Begin INPUT MATERIAL

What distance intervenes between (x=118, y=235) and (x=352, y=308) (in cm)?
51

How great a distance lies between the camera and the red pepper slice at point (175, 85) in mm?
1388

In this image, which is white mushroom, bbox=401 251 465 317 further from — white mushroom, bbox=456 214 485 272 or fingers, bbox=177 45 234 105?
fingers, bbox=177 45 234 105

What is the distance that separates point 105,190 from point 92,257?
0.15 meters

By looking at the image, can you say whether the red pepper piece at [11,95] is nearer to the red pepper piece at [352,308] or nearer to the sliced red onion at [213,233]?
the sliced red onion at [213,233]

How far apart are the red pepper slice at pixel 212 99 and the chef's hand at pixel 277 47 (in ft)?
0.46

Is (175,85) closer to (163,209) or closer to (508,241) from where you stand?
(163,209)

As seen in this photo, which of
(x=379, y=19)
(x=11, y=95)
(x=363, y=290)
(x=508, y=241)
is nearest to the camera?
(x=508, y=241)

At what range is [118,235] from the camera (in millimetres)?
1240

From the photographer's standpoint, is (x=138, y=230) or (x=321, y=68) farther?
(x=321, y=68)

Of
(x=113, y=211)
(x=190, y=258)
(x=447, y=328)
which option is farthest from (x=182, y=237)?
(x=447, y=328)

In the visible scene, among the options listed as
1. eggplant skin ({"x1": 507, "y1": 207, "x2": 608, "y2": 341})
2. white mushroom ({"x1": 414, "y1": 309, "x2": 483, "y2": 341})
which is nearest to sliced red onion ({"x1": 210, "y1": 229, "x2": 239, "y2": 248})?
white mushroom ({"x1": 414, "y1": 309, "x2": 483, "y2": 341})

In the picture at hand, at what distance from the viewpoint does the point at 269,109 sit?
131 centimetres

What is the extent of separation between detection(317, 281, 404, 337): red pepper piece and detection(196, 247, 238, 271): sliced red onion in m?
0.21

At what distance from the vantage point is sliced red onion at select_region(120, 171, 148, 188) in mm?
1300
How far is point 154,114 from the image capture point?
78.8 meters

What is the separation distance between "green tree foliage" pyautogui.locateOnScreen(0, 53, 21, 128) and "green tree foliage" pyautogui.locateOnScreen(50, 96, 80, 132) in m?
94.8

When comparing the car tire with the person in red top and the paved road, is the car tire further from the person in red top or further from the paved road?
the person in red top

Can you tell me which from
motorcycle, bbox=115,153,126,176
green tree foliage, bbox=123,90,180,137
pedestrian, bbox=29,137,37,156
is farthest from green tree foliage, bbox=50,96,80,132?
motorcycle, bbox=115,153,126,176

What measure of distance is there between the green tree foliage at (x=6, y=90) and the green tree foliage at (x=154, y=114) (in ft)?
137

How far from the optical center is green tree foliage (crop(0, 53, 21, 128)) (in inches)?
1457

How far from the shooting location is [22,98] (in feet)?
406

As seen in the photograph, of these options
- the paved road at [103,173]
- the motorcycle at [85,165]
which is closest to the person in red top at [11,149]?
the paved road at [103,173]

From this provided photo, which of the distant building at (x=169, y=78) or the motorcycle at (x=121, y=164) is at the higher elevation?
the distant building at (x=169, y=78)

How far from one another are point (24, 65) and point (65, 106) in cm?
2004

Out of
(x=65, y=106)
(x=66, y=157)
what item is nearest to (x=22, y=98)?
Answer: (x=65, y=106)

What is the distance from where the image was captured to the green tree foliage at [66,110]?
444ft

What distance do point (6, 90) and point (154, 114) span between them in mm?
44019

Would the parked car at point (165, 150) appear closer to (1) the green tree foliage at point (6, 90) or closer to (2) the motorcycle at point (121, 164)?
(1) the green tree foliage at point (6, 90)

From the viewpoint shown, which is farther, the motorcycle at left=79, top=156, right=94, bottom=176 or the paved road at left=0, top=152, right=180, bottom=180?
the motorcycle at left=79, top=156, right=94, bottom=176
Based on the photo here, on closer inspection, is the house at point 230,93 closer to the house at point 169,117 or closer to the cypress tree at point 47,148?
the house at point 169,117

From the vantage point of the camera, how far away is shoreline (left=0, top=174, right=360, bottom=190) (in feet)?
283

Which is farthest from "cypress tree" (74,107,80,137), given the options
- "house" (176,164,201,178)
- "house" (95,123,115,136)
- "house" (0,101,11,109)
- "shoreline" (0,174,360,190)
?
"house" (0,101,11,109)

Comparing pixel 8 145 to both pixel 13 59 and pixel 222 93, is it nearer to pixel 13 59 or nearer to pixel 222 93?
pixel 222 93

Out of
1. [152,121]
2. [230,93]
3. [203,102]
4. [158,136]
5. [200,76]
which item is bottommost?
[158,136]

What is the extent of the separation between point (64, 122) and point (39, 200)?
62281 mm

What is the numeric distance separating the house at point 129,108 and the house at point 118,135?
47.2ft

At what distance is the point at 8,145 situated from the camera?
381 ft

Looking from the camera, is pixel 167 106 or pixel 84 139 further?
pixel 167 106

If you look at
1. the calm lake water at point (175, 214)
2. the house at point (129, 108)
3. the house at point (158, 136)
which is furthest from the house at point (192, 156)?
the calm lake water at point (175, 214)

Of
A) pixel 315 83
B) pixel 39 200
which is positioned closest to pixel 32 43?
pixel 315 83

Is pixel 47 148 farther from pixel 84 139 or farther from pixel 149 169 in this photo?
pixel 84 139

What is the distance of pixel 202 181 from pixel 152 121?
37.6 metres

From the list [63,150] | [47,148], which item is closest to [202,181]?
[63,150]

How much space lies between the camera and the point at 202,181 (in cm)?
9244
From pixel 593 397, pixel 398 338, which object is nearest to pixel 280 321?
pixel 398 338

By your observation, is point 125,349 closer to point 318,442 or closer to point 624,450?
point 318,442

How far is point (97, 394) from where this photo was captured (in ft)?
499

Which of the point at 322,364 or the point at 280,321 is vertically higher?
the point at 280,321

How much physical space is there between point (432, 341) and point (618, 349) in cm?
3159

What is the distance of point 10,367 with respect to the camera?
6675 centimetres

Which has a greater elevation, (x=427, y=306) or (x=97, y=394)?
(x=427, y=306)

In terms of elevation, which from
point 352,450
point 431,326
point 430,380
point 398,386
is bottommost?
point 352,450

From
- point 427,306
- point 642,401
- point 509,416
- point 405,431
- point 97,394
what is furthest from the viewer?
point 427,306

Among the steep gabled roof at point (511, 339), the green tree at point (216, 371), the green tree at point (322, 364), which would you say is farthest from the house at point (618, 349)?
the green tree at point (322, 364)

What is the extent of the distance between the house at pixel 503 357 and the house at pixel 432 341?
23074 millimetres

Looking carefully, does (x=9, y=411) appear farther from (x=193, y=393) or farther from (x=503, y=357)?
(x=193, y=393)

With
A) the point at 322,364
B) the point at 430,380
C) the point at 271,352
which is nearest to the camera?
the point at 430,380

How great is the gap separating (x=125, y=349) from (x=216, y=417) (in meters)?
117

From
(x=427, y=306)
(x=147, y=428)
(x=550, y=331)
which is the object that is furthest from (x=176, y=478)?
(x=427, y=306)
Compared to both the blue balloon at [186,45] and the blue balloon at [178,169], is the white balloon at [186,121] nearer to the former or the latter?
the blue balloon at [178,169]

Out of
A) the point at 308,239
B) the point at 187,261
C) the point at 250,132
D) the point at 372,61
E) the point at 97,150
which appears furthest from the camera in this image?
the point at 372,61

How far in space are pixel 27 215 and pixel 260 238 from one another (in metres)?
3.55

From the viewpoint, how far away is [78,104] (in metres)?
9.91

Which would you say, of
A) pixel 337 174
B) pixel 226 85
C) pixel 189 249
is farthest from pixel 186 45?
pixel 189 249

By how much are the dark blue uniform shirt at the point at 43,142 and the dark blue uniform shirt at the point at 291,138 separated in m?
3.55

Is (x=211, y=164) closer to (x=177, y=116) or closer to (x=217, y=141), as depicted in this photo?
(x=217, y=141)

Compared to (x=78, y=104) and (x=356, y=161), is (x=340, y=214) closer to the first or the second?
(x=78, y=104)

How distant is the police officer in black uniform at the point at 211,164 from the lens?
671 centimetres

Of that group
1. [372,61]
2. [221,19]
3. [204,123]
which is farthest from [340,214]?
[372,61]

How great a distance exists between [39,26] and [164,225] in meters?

End INPUT MATERIAL

# OBJECTIVE:
Quote only the lines from the one containing "How far in space" through the final line of the records, with both ends included.

# RIGHT ANSWER:
How far in space are pixel 27 215 and pixel 260 238 from one another (in metres)?
3.55

From the viewpoint, how far away is [78,104] (in metres)?
9.91

Which would you say, of
A) pixel 337 174
B) pixel 226 85
C) pixel 189 249
is farthest from pixel 186 45?
pixel 189 249

By how much are the dark blue uniform shirt at the point at 43,142 and the dark blue uniform shirt at the point at 291,138 separated in m?
3.55

Is (x=211, y=164) closer to (x=177, y=116) or closer to (x=217, y=141), as depicted in this photo?
(x=217, y=141)

Compared to (x=78, y=104) and (x=356, y=161), is (x=340, y=214) closer to the first or the second?
(x=78, y=104)

How distant is the police officer in black uniform at the point at 211,164 from the lens?
671 centimetres

Of that group
1. [372,61]
2. [221,19]
3. [204,123]
which is farthest from [340,214]?
[372,61]

How great a distance exists between [39,26] and [164,225] in meters?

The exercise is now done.